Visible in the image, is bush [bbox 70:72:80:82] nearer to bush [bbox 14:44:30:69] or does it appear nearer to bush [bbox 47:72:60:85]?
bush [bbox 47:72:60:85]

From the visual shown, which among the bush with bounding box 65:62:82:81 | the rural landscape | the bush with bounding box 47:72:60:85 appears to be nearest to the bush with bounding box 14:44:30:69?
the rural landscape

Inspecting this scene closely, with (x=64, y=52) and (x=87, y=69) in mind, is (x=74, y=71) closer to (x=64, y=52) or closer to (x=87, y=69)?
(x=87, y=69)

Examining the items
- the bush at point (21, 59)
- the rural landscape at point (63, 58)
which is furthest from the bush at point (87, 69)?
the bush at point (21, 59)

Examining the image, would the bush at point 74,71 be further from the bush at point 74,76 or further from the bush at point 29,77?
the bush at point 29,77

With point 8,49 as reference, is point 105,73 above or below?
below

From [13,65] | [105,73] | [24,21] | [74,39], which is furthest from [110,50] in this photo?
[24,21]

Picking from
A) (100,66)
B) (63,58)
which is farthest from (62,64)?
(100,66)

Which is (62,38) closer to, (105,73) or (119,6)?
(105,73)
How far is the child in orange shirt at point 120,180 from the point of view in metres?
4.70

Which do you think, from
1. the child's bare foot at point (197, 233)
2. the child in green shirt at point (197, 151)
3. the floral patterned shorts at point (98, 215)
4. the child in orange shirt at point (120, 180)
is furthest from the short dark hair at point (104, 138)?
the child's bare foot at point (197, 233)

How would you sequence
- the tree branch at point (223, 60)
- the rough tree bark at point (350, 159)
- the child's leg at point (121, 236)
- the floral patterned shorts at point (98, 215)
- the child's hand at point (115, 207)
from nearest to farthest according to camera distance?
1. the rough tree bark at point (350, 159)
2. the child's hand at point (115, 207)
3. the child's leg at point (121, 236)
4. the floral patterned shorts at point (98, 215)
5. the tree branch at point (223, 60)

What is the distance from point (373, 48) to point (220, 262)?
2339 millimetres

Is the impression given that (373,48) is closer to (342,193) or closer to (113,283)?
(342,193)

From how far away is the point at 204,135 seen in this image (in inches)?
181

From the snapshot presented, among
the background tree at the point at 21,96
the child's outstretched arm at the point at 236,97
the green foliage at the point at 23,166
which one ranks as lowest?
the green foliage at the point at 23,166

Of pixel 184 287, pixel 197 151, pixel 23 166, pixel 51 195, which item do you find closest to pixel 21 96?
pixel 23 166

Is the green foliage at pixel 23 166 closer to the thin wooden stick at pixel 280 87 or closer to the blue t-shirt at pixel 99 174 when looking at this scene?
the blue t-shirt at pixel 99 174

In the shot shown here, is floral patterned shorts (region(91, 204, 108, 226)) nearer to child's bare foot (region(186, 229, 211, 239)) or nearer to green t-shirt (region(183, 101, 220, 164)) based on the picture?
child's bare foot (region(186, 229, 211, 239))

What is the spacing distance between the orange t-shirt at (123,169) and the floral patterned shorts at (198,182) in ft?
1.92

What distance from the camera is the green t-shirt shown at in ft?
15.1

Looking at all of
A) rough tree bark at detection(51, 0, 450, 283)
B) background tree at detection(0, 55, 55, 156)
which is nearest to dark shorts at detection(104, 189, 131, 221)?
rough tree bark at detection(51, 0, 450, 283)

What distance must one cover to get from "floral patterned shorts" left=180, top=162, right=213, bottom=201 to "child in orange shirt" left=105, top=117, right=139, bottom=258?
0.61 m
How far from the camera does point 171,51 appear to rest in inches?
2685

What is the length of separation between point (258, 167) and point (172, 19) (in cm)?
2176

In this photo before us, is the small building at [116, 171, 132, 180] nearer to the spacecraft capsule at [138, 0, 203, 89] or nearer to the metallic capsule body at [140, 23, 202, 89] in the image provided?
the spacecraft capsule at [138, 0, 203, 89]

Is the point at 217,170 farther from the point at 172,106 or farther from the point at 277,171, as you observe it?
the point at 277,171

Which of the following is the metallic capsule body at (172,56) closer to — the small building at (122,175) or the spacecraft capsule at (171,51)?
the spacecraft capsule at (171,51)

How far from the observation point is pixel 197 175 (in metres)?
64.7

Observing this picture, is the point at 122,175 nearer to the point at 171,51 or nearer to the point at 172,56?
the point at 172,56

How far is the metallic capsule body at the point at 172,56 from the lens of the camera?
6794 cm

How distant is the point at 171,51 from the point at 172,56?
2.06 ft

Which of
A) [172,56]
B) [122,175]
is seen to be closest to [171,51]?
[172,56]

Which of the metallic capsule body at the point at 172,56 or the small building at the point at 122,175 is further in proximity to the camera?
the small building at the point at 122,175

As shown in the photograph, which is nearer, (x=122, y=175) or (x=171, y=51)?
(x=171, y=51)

• **WHAT IS BEING ASKED**
Recast the data from the line containing "Which of the following" through the end of the data as a numbered list, omitting blank lines and including nothing else.

• **WRITTEN ANSWER**
1. Which of the following is the metallic capsule body at (172,56) closer to — the small building at (122,175) or the spacecraft capsule at (171,51)?
2. the spacecraft capsule at (171,51)
3. How far from the observation point is pixel 197 175 (in metres)?
4. 64.7
5. Observing this picture, is the point at 122,175 nearer to the point at 171,51 or nearer to the point at 172,56?
6. the point at 172,56
7. How far is the metallic capsule body at the point at 172,56 from the lens of the camera?
8. 6794 cm
9. How distant is the point at 171,51 from the point at 172,56?
10. 2.06 ft
11. Which of
12. A) [172,56]
13. B) [122,175]
14. is seen to be closest to [171,51]?
15. [172,56]
16. Which of the metallic capsule body at the point at 172,56 or the small building at the point at 122,175 is further in proximity to the camera?
17. the small building at the point at 122,175
18. As shown in the photograph, which is nearer, (x=122, y=175) or (x=171, y=51)?
19. (x=171, y=51)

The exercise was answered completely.